<H3>PRI 2023/24: first project delivery</H3>

**GROUP 1**
- Amanda Tofthagen, 113124
- Tora Kristine Løtveit, 112927
- Tuva Grønvold Natvig, 113107

<H3>Part I: demo of facilities</H3>

In [36]:
import time
from collections import defaultdict
import json
import pandas as pd
import nltk
from nltk.corpus import stopwords
from nltk.tokenize import word_tokenize, sent_tokenize
from sklearn.feature_extraction.text import TfidfVectorizer
import nltk
from tomlkit import string
from nltk.stem import WordNetLemmatizer
import xml.etree.ElementTree as ET
from rank_bm25 import BM25Okapi
from sentence_transformers import SentenceTransformer, util
from scipy.spatial.distance import cosine
from sklearn.metrics import ndcg_score, average_precision_score

import string 
import numpy as np
import os

nltk.download('punkt')
nltk.download('stopwords')
nltk.download('wordnet')

[nltk_data] Downloading package punkt to
[nltk_data]     /Users/torakristinelotveit/nltk_data...
[nltk_data]   Package punkt is already up-to-date!
[nltk_data] Downloading package stopwords to
[nltk_data]     /Users/torakristinelotveit/nltk_data...
[nltk_data]   Package stopwords is already up-to-date!
[nltk_data] Downloading package wordnet to
[nltk_data]     /Users/torakristinelotveit/nltk_data...
[nltk_data]   Package wordnet is already up-to-date!


True

Preprocessing function and loading data:

In [37]:
def preprocess_text(text):
    # Convert text to lower case and tokenize
    tokens = word_tokenize(text.lower())
    # Remove punctuation
    tokens = [token for token in tokens if token not in string.punctuation]
    # Remove stopwords
    stop_words = set(stopwords.words('english'))
    tokens = [token for token in tokens if token not in stop_words]
    # Lemmatize tokens
    lemmatizer = WordNetLemmatizer()
    tokens = [lemmatizer.lemmatize(token) for token in tokens]
    return tokens

# Load Metadata as both dataframe and list
def load_metadata(file_path):
    df = pd.read_csv(file_path)
    df = df[['cord_uid', 'title', 'abstract']].dropna()  # Keep only required columns
    df['title'] = df['title'].astype(str)
    df['abstract'] = df['abstract'].astype(str)

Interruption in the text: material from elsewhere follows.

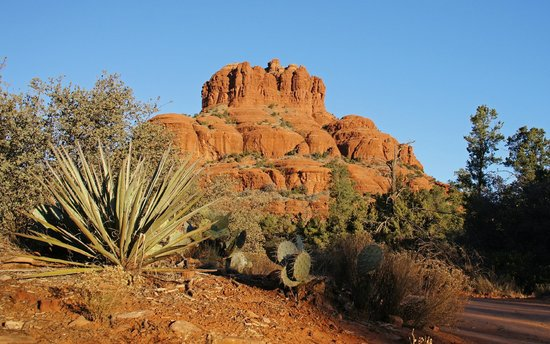 The Red Agave Resort: Bell Rock - just out the back from the Resort - direct walking trails!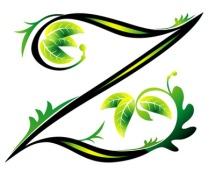 Letter Z Tattoo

    # Store as a list of "title + abstract" for ranking models
    doc_list = df.apply(lambda x: f"{x['title']} {x['abstract']}", axis=1).tolist()
    
    return df, doc_list  # Return both formats


# Load Qrels
def load_qrels(file_path):
    qrels = defaultdict(dict)
    with open(file_path, 'r') as f:
        for line in f:
            topic_id, _, doc_id, relevance = line.strip().split()
            qrels[topic_id][doc_id] = int(relevance)
    return qrels

def load_queries(file_path):
    tree = ET.parse(file_path)
    root = tree.getroot()
    queries = {}
    for topic in root.findall('topic'):
        topic_number = topic.get('number')
        query_text = preprocess_text(topic.find('query').text)
        queries[topic_number] = " ".join(query_text)  # Ensure consistency
    return queries

metadata_path = "data/metadata.csv"
qrels_path = "data/qrels.txt"
queries_path = "data/topics.xml"

D, D_list = load_metadata(metadata_path)
qrels = load_qrels(qrels_path)
queries = load_queries(queries_path)

  df = pd.read_csv(file_path)


A) **Indexing** (preprocessing and indexing options)

In [38]:

def indexing(D):
    start_time = time.time()  # Start timing

    # Initialize the inverted index
    inverted_index = defaultdict(dict)

    # Process each document
    for index, row in D.iterrows():
        # Combine title and abstract for indexing
        document_text = f"{row['title']} {row['abstract']}"
        # Preprocess text
        tokens = preprocess_text(document_text)

        # Build the index
        for term in tokens:
            if index in inverted_index[term]:
                inverted_index[term][index] += 1
            else:
                inverted_index[term][index] = 1

    # Calculate time and space used
    indexing_time = time.time() - start_time
    index_size = sum(sum(freq.values()) for freq in inverted_index.values())  # Calculate the size of the index

    # Return the inverted index, time taken, and estimated size of the index
    return inverted_index, indexing_time, index_size

def save_index_to_json(inverted_index, file_name='inverted_index.json'):
    with open(file_name, 'w') as f:
        json.dump(inverted_index, f, indent=4)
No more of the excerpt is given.